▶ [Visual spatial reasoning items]
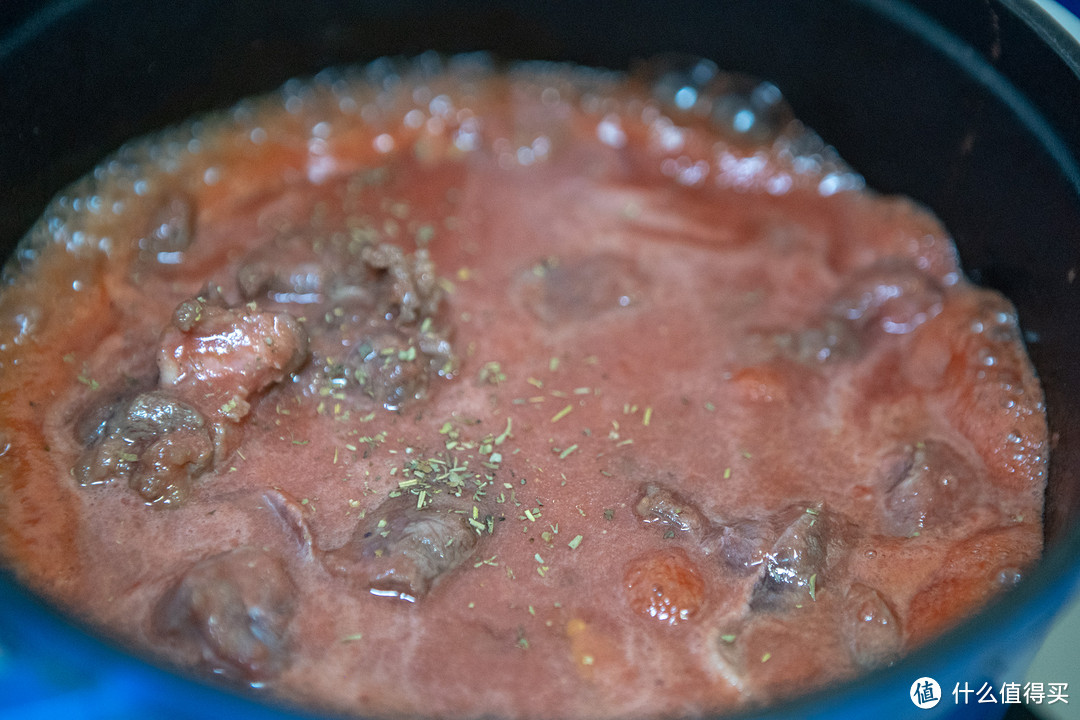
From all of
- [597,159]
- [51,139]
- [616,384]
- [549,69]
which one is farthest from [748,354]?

▶ [What is needed] Please copy the listing above word for word, omitting the pictures.

▶ [Result]
From all of
- [597,159]
- [51,139]
- [616,384]
- [549,69]
which one is farthest from [748,354]?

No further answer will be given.